Convert every line of the rows below into a JSON list of strings, with one string per line and no entries for blank lines.

Data extracted from a collection:
------------------------
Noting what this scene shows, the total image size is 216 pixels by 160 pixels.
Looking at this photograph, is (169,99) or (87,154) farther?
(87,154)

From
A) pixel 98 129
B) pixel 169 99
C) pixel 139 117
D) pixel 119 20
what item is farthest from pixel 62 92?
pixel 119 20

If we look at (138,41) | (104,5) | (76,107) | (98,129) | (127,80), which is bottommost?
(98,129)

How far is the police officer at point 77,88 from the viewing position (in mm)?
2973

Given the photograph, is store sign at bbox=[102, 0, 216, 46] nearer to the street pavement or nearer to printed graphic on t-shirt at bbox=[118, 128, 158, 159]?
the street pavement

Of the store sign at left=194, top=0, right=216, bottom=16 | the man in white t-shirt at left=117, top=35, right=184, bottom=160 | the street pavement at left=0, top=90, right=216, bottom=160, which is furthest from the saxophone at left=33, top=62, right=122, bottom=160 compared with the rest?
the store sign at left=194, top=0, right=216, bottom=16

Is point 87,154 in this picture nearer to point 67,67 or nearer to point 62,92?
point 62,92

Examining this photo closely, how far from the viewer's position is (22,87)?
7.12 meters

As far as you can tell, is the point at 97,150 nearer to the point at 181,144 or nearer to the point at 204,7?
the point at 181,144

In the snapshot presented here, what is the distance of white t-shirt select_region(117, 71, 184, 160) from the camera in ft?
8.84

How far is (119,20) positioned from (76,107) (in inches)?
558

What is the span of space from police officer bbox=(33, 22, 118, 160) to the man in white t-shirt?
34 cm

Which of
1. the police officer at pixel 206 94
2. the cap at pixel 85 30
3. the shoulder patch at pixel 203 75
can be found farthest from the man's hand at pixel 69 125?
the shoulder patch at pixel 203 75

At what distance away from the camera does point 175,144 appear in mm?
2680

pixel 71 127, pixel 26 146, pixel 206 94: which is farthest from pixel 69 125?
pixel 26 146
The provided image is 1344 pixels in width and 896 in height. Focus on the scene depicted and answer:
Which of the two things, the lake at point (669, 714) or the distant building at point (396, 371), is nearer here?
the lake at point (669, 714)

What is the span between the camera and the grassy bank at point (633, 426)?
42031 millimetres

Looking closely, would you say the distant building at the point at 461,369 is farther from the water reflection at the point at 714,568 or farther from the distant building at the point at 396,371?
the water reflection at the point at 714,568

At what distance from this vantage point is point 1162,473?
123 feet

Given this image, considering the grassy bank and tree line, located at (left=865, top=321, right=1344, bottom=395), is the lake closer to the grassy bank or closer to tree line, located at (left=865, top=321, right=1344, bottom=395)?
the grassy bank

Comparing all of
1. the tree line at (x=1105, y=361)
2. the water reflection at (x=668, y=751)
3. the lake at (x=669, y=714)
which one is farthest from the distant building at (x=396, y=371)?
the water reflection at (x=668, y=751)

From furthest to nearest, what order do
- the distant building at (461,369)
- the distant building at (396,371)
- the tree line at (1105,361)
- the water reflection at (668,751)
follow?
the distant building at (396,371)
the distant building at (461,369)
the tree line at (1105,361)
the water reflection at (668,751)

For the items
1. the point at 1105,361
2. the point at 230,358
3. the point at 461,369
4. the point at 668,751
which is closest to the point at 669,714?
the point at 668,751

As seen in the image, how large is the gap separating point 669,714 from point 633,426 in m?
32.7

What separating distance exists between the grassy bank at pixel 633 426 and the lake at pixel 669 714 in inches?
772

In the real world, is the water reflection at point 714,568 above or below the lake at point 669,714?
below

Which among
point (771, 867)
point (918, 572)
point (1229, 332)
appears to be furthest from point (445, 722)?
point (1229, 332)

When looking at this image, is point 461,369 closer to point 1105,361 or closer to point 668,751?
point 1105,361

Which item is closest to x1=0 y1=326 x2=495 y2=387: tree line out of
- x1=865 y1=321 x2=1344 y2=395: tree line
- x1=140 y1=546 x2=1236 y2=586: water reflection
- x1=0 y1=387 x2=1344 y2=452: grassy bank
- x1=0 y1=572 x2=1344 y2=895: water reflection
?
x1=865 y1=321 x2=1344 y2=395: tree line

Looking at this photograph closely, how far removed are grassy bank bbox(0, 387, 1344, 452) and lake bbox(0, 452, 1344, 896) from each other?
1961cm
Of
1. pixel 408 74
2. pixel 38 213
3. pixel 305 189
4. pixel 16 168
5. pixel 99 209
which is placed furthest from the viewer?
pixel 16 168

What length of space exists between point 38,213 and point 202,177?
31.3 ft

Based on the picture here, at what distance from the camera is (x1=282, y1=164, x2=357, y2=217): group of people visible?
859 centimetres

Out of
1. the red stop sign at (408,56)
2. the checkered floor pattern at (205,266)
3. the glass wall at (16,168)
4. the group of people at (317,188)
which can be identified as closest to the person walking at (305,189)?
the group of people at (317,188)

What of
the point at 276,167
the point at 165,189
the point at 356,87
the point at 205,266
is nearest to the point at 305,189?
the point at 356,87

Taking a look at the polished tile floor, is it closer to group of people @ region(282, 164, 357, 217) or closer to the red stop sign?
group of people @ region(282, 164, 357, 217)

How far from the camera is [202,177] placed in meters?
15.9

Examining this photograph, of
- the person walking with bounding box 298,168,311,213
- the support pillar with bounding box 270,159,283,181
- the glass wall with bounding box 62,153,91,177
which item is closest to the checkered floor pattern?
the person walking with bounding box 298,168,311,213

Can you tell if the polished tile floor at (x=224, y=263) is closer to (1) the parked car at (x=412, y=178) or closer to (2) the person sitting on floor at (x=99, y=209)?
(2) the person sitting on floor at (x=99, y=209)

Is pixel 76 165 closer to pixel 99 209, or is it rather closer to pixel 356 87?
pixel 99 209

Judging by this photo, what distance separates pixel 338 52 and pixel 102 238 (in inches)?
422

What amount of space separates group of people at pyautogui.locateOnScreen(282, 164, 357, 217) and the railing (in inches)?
------------------------
**Output**
[
  "Noting what this scene shows, the total image size is 216 pixels by 160 pixels.",
  "Looking at this photograph, is (169,99) or (87,154) farther?",
  "(87,154)",
  "From",
  "A) pixel 98 129",
  "B) pixel 169 99",
  "C) pixel 139 117",
  "D) pixel 119 20",
  "what item is farthest from pixel 62 92?",
  "pixel 119 20",
  "If we look at (138,41) | (104,5) | (76,107) | (98,129) | (127,80), which is bottommost?",
  "(98,129)",
  "How far is the police officer at point 77,88 from the viewing position (in mm)?",
  "2973",
  "Given the photograph, is store sign at bbox=[102, 0, 216, 46] nearer to the street pavement or nearer to printed graphic on t-shirt at bbox=[118, 128, 158, 159]?",
  "the street pavement",
  "Of the store sign at left=194, top=0, right=216, bottom=16 | the man in white t-shirt at left=117, top=35, right=184, bottom=160 | the street pavement at left=0, top=90, right=216, bottom=160, which is furthest from the saxophone at left=33, top=62, right=122, bottom=160 compared with the rest?",
  "the store sign at left=194, top=0, right=216, bottom=16",
  "Is point 87,154 in this picture nearer to point 67,67 or nearer to point 62,92?",
  "point 62,92",
  "Examining this photo closely, how far from the viewer's position is (22,87)?",
  "7.12 meters",
  "As far as you can tell, is the point at 97,150 nearer to the point at 181,144 or nearer to the point at 204,7?",
  "the point at 181,144",
  "In the snapshot presented here, what is the distance of white t-shirt select_region(117, 71, 184, 160) from the camera in ft?",
  "8.84",
  "How far is (119,20) positioned from (76,107) (in inches)?",
  "558",
  "What is the span of space from police officer bbox=(33, 22, 118, 160) to the man in white t-shirt?",
  "34 cm",
  "Which of",
  "1. the police officer at pixel 206 94",
  "2. the cap at pixel 85 30",
  "3. the shoulder patch at pixel 203 75",
  "can be found farthest from the man's hand at pixel 69 125?",
  "the shoulder patch at pixel 203 75",
  "At what distance away from the camera does point 175,144 appear in mm?",
  "2680",
  "pixel 71 127, pixel 26 146, pixel 206 94: which is farthest from pixel 69 125?",
  "pixel 26 146",
  "The provided image is 1344 pixels in width and 896 in height. Focus on the scene depicted and answer:",
  "Which of the two things, the lake at point (669, 714) or the distant building at point (396, 371), is nearer here?",
  "the lake at point (669, 714)",
  "What is the span between the camera and the grassy bank at point (633, 426)?",
  "42031 millimetres",
  "Looking closely, would you say the distant building at the point at 461,369 is farther from the water reflection at the point at 714,568 or farther from the distant building at the point at 396,371?",
  "the water reflection at the point at 714,568",
  "At what distance from this vantage point is point 1162,473?",
  "123 feet",
  "Given this image, considering the grassy bank and tree line, located at (left=865, top=321, right=1344, bottom=395), is the lake closer to the grassy bank or closer to tree line, located at (left=865, top=321, right=1344, bottom=395)?",
  "the grassy bank",
  "Comparing all of",
  "1. the tree line at (x=1105, y=361)",
  "2. the water reflection at (x=668, y=751)",
  "3. the lake at (x=669, y=714)",
  "which one is farthest from the distant building at (x=396, y=371)?",
  "the water reflection at (x=668, y=751)",
  "From furthest to nearest, what order do",
  "- the distant building at (461,369)",
  "- the distant building at (396,371)",
  "- the tree line at (1105,361)",
  "- the water reflection at (668,751)",
  "follow?",
  "the distant building at (396,371)",
  "the distant building at (461,369)",
  "the tree line at (1105,361)",
  "the water reflection at (668,751)",
  "For the items",
  "1. the point at 1105,361",
  "2. the point at 230,358",
  "3. the point at 461,369",
  "4. the point at 668,751",
  "which is closest to the point at 669,714?",
  "the point at 668,751",
  "As seen in the image, how large is the gap separating point 669,714 from point 633,426 in m?",
  "32.7",
  "What separating distance exists between the grassy bank at pixel 633 426 and the lake at pixel 669 714 in inches?",
  "772",
  "In the real world, is the water reflection at point 714,568 above or below the lake at point 669,714?",
  "below",
  "Which among",
  "point (771, 867)",
  "point (918, 572)",
  "point (1229, 332)",
  "appears to be furthest from point (445, 722)?",
  "point (1229, 332)",
  "When looking at this image, is point 461,369 closer to point 1105,361 or closer to point 668,751?",
  "point 1105,361",
  "Which item is closest to x1=0 y1=326 x2=495 y2=387: tree line out of",
  "- x1=865 y1=321 x2=1344 y2=395: tree line",
  "- x1=140 y1=546 x2=1236 y2=586: water reflection",
  "- x1=0 y1=387 x2=1344 y2=452: grassy bank",
  "- x1=0 y1=572 x2=1344 y2=895: water reflection",
  "?",
  "x1=865 y1=321 x2=1344 y2=395: tree line",
  "Looking at this photograph closely, how far removed are grassy bank bbox(0, 387, 1344, 452) and lake bbox(0, 452, 1344, 896) from each other?",
  "1961cm",
  "Of",
  "1. pixel 408 74",
  "2. pixel 38 213",
  "3. pixel 305 189",
  "4. pixel 16 168",
  "5. pixel 99 209",
  "which is placed furthest from the viewer?",
  "pixel 16 168",
  "What length of space exists between point 38,213 and point 202,177?",
  "31.3 ft",
  "Based on the picture here, at what distance from the camera is (x1=282, y1=164, x2=357, y2=217): group of people visible?",
  "859 centimetres",
  "Out of",
  "1. the red stop sign at (408,56)",
  "2. the checkered floor pattern at (205,266)",
  "3. the glass wall at (16,168)",
  "4. the group of people at (317,188)",
  "which can be identified as closest to the person walking at (305,189)?",
  "the group of people at (317,188)",
  "What of",
  "the point at 276,167",
  "the point at 165,189",
  "the point at 356,87",
  "the point at 205,266",
  "is nearest to the point at 305,189?",
  "the point at 356,87",
  "Taking a look at the polished tile floor, is it closer to group of people @ region(282, 164, 357, 217) or closer to the red stop sign?",
  "group of people @ region(282, 164, 357, 217)",
  "How far from the camera is [202,177] placed in meters?",
  "15.9",
  "Examining this photograph, of",
  "- the person walking with bounding box 298,168,311,213",
  "- the support pillar with bounding box 270,159,283,181",
  "- the glass wall with bounding box 62,153,91,177",
  "which item is closest to the checkered floor pattern?",
  "the person walking with bounding box 298,168,311,213",
  "Can you tell if the polished tile floor at (x=224, y=263) is closer to (1) the parked car at (x=412, y=178) or closer to (2) the person sitting on floor at (x=99, y=209)?",
  "(2) the person sitting on floor at (x=99, y=209)",
  "Is pixel 76 165 closer to pixel 99 209, or is it rather closer to pixel 356 87?",
  "pixel 99 209",
  "Judging by this photo, what distance separates pixel 338 52 and pixel 102 238 (in inches)?",
  "422",
  "What amount of space separates group of people at pyautogui.locateOnScreen(282, 164, 357, 217) and the railing (in inches)?"
]